Over time Monocypher’s shortcomings grew more apparent. Three in particular stood out: Argon2id was missing, RFC 8439 compatibility was incomplete, and most importantly the signature API was unsafe.

That last one stung to be honest. Though it looks neat and clean at a first glance, separating the private and public half of the key lets users specify the wrong public key, which can leak the private key. EdDSA authors likely knew this, and their API avoids the mistake by concatenating the private seed and public key in a single “private key”. Unfortunately, I and many other library writers missed this, and went instead for the prettier and more error prone API.

After spending time thinking it over, it was decided that the only way to remove the foot-gun was to break compatibility. Which I was hesitant to do because doing so provides absolutely no value to those who use the signature API correctly. Then on the last day of September 2023, Nima Ghassemi Nejad from Kufatec gave me the spark I needed.

They were asking me about Ed25519ph. I said they could pay me to implement it for them, but instead advised they keep their money and just hash the message before signing the hash.

They wanted to pay me.

Okay, time to go to work then. Starting from Monocypher was easy enough. Just delete everything I don’t need, keep all Ed25519 tests, modify the API so it could accommodate Ed25519ph, implement and test Ed25519ph, done. As I predicted, it took me less than a day. Kufatec got the code and the right to use it as their own, my employer got the sweet money, and I got a day’s worth of paid vacation.

The spark

The difference between Ed25519 and Ed25519ph is tiny. They both have the exact same structure:

a || seed = SHA512(secret_key)
a         =  2^254 + (a % 2^254) - (a % 8)
r         = SHA512(domain || seed || message)    % prime_order
R         = scalarmult(r, Base_point)
h         = SHA512(domain || R || pk || message) % prime_order
s         = (h * a + r)                          % prime_order
signature = R || s

The only differences between the two are:

The domain string is empty for Ed25519, and "SigEd25519 no Ed25519 collisions\1" for Ed25519ph.
Ed25519ph doesn’t operate on the message directly, but on its SHA-512 hash instead.

This gave me an easy way to test Ed25519ph for my customer: I could have an API that takes the domain parameter as argument, use it to implement both Ed25519 and Ed25519ph, and be confident that if all Ed25519 tests pass, then my Ed25519ph implementation is almost certainly correct (I did verify a couple test vectors just in case).

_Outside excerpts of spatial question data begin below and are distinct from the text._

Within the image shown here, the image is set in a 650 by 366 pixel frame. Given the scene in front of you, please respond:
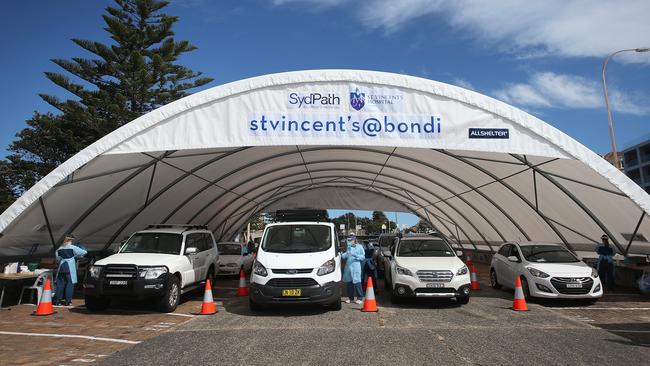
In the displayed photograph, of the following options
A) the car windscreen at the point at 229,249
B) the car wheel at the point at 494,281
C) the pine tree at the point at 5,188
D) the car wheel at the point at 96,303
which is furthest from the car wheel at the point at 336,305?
the pine tree at the point at 5,188

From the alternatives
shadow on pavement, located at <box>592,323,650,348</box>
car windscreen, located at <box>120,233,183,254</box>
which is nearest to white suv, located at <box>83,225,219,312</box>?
car windscreen, located at <box>120,233,183,254</box>

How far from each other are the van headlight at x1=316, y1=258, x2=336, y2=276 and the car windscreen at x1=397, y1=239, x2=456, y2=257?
262 centimetres

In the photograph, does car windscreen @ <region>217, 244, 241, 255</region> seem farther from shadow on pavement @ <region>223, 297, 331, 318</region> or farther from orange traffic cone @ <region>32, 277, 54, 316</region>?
orange traffic cone @ <region>32, 277, 54, 316</region>

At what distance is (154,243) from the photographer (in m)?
10.7

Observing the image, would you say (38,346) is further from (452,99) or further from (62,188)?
(452,99)

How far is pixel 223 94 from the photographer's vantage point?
10562 millimetres

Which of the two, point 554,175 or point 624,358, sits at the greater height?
point 554,175

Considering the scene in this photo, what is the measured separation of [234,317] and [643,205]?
9.05 metres

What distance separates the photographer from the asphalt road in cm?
592

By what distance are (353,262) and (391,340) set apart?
3.42 m

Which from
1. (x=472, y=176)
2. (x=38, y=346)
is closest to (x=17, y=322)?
(x=38, y=346)

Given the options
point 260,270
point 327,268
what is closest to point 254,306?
point 260,270

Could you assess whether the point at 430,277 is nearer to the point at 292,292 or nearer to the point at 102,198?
the point at 292,292

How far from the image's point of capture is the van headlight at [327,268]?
351 inches
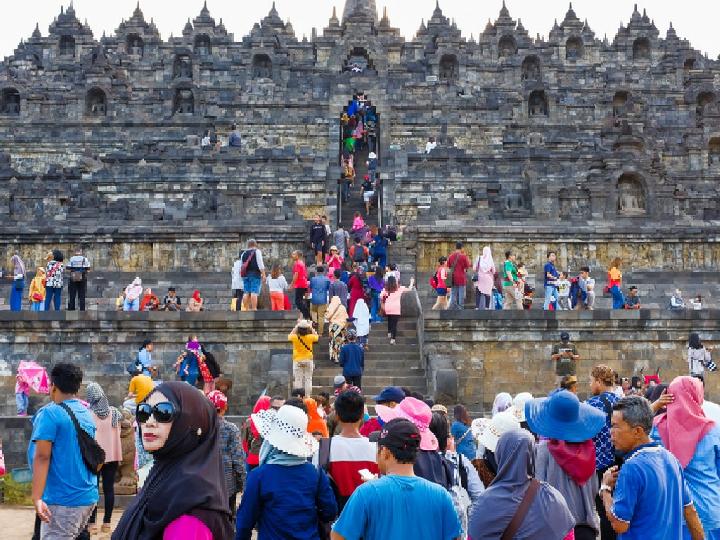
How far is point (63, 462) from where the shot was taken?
7.28 metres

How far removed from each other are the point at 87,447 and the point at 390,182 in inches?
869

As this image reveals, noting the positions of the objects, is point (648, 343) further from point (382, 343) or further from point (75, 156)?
point (75, 156)

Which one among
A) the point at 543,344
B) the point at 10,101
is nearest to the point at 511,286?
the point at 543,344

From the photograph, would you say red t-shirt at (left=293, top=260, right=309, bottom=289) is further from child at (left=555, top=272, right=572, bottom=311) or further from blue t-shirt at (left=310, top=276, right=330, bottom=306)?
child at (left=555, top=272, right=572, bottom=311)

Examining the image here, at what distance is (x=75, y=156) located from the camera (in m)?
36.6

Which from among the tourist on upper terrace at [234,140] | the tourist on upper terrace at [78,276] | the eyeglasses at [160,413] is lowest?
the eyeglasses at [160,413]

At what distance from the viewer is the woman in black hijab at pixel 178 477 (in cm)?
455

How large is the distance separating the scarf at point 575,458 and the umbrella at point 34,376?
13393mm

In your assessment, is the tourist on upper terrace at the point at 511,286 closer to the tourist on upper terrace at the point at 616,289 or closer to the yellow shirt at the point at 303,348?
the tourist on upper terrace at the point at 616,289

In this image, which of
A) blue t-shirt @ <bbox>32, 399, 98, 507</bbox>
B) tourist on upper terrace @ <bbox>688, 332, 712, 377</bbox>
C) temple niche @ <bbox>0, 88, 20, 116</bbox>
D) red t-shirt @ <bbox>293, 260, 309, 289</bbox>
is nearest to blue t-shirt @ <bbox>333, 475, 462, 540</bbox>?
blue t-shirt @ <bbox>32, 399, 98, 507</bbox>

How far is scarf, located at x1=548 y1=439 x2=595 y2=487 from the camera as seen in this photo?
6617mm

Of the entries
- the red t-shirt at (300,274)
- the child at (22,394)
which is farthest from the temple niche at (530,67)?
the child at (22,394)

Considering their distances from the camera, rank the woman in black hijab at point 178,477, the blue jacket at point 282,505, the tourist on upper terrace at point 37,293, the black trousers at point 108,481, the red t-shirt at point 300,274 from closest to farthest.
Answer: the woman in black hijab at point 178,477 < the blue jacket at point 282,505 < the black trousers at point 108,481 < the red t-shirt at point 300,274 < the tourist on upper terrace at point 37,293

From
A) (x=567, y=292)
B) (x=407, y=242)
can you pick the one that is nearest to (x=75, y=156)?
(x=407, y=242)
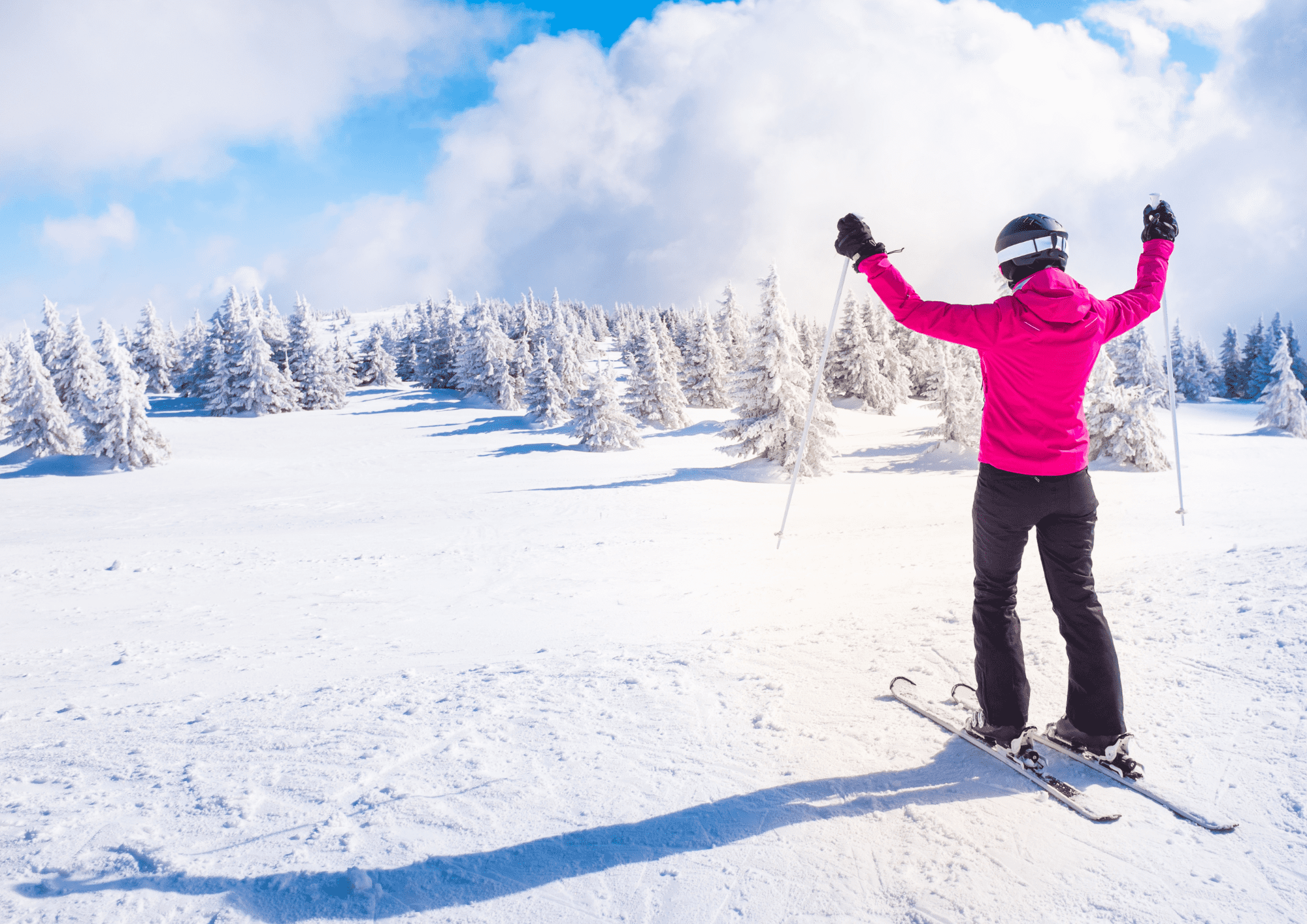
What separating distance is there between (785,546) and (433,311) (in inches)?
4223

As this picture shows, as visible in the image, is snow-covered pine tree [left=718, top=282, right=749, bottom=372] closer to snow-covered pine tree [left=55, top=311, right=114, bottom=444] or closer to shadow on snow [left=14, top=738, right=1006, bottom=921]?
snow-covered pine tree [left=55, top=311, right=114, bottom=444]

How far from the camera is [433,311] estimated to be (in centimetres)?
10719

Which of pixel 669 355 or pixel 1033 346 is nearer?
pixel 1033 346

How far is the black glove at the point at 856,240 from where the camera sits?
10.8 ft

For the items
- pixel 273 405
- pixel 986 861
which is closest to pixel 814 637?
pixel 986 861

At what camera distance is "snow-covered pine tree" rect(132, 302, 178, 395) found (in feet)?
214

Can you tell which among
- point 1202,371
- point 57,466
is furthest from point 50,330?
point 1202,371

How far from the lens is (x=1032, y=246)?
304 cm

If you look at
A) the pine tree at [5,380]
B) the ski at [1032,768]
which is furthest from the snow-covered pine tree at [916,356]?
the pine tree at [5,380]

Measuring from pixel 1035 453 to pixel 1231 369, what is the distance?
91.6 meters

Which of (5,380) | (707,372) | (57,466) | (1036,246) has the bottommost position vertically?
(57,466)

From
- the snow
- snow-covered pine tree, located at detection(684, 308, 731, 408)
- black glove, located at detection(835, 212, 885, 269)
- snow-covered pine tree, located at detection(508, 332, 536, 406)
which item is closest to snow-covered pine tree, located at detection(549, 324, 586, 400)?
snow-covered pine tree, located at detection(508, 332, 536, 406)

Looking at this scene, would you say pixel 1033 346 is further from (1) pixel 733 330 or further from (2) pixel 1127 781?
(1) pixel 733 330

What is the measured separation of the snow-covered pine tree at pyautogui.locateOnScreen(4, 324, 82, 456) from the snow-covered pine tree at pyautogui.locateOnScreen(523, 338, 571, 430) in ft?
82.9
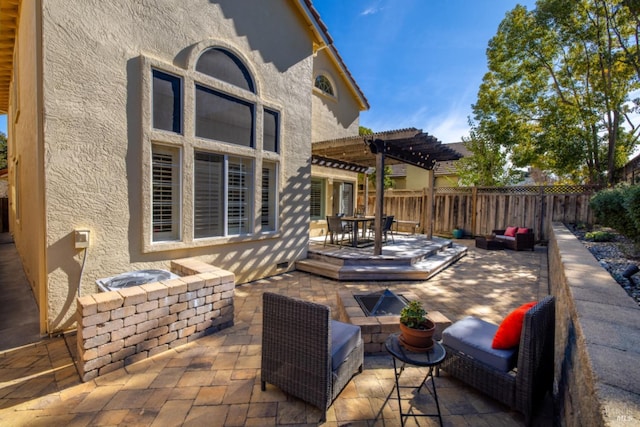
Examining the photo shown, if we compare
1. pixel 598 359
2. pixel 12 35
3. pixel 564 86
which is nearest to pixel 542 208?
pixel 564 86

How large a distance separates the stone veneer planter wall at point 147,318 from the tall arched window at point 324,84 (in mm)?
8471

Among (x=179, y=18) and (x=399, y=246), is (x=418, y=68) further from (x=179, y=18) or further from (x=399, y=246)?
(x=179, y=18)

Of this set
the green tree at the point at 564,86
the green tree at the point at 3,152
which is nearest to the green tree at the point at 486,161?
the green tree at the point at 564,86

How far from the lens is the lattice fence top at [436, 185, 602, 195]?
10.8 meters

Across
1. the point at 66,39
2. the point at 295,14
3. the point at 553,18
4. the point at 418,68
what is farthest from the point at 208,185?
the point at 553,18

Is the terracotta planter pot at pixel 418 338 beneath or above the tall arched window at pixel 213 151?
beneath

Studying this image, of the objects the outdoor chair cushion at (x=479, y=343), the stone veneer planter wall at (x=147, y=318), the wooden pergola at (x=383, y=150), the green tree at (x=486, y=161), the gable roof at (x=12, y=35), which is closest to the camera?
the outdoor chair cushion at (x=479, y=343)

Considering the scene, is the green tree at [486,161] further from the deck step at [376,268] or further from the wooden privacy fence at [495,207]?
the deck step at [376,268]

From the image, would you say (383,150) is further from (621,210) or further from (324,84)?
(324,84)

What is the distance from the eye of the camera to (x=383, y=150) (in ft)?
23.8

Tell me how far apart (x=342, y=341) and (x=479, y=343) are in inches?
52.6

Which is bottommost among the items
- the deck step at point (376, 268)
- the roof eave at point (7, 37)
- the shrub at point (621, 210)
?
the deck step at point (376, 268)

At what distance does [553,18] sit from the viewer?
426 inches

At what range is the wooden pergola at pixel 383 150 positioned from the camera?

So it was quite frustrating Monocypher couldn’t support it out of the box. I had a fancy custom hash streaming API with a vtable for crying out loud! And yet this crowning achievement wasn’t enough to insert that little domain parameter.

Ed25519ph may be a small niche, but someone did pay to get it. Maybe I could tweak my low-level interface to accommodate it? Wasn’t a good idea though, it would just make my gnarly API even more complex. Looking at the code I just shipped however, something jumped at me: The high-level algorithm for EdDSA is simple, and requires few core operations:

Trim a scalar.
Reduce a number modulo the prime order of the curve.
A × B + C modulo the prime order of the curve.
Fixed point scalar multiplication.
Check the EdDSA equation.

We still need the hash function of course, but that one is already provided. I ended up designing what I consider to be the ultimate low-level EdDSA API:

void crypto_eddsa_trim_scalar(uint8_t out[32], const uint8_t in[32]);
void crypto_eddsa_reduce(uint8_t reduced[32], const uint8_t expanded[64]);
void crypto_eddsa_mul_add(uint8_t r[32],
                          const uint8_t a[32],
                          const uint8_t b[32],
                          const uint8_t c[32]);
void crypto_eddsa_scalarbase(uint8_t point[32], const uint8_t scalar[32]);
int crypto_eddsa_check_equation(const uint8_t signature[64],
                                const uint8_t public_key[32],
                                const uint8_t h_ram[32]);

Those 5 functions can implement everything: we can use any hash we want, we can generate the random nonce deterministically or at random, we can make a streaming API, we can make Ed25519ph… the only thing we can’t change is the curve itself.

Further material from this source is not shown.